**About this task**.
Print the listing exactly as it stands. Skip every picture.

**Information shown**.

◆ ◆ ◆ ◆ ◆ ◆ ◆

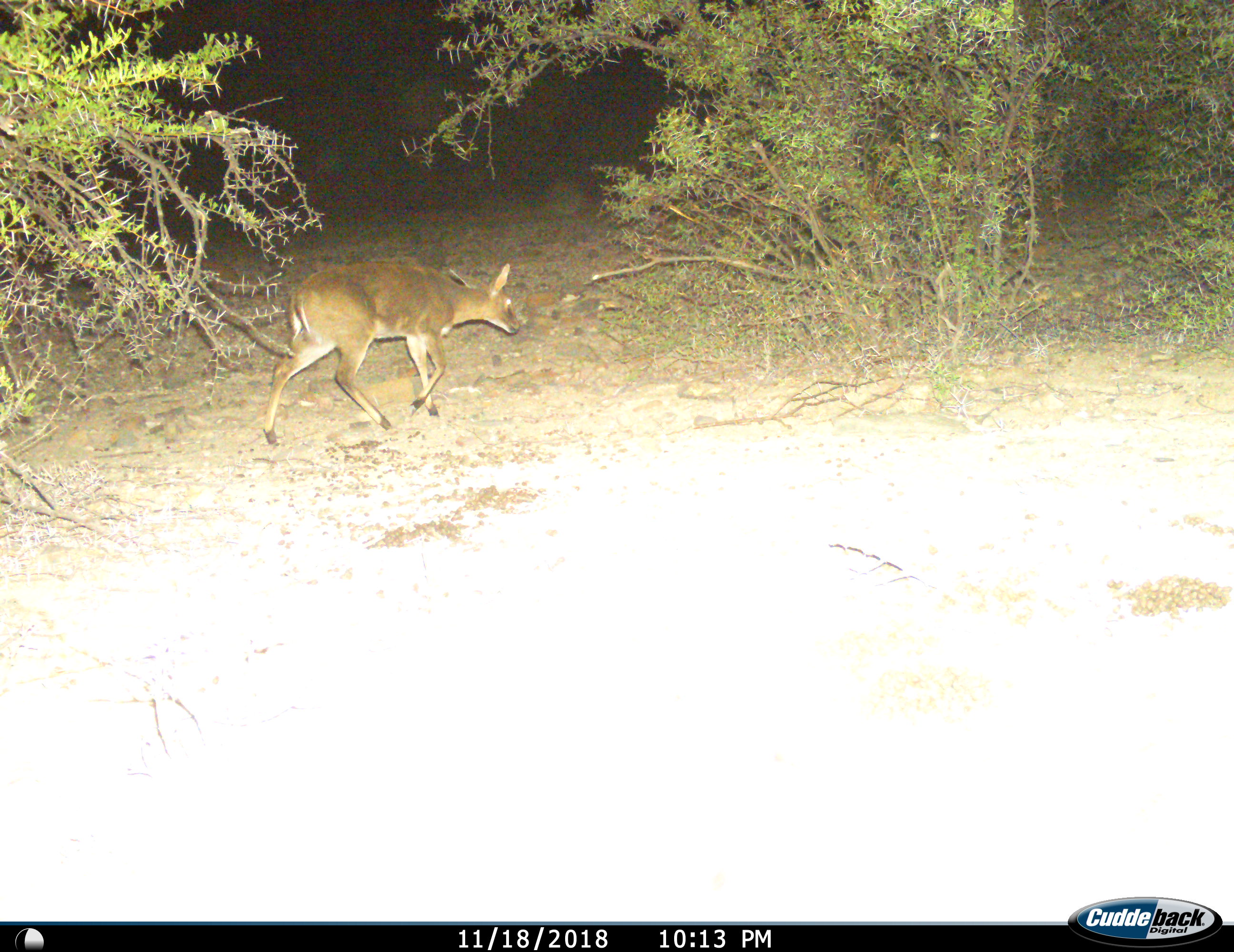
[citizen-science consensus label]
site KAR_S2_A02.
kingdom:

◆ ◆ ◆ ◆ ◆ ◆ ◆

**Exercise solution**.
[citizen-science consensus label]
site KAR_S2_A02.
kingdom:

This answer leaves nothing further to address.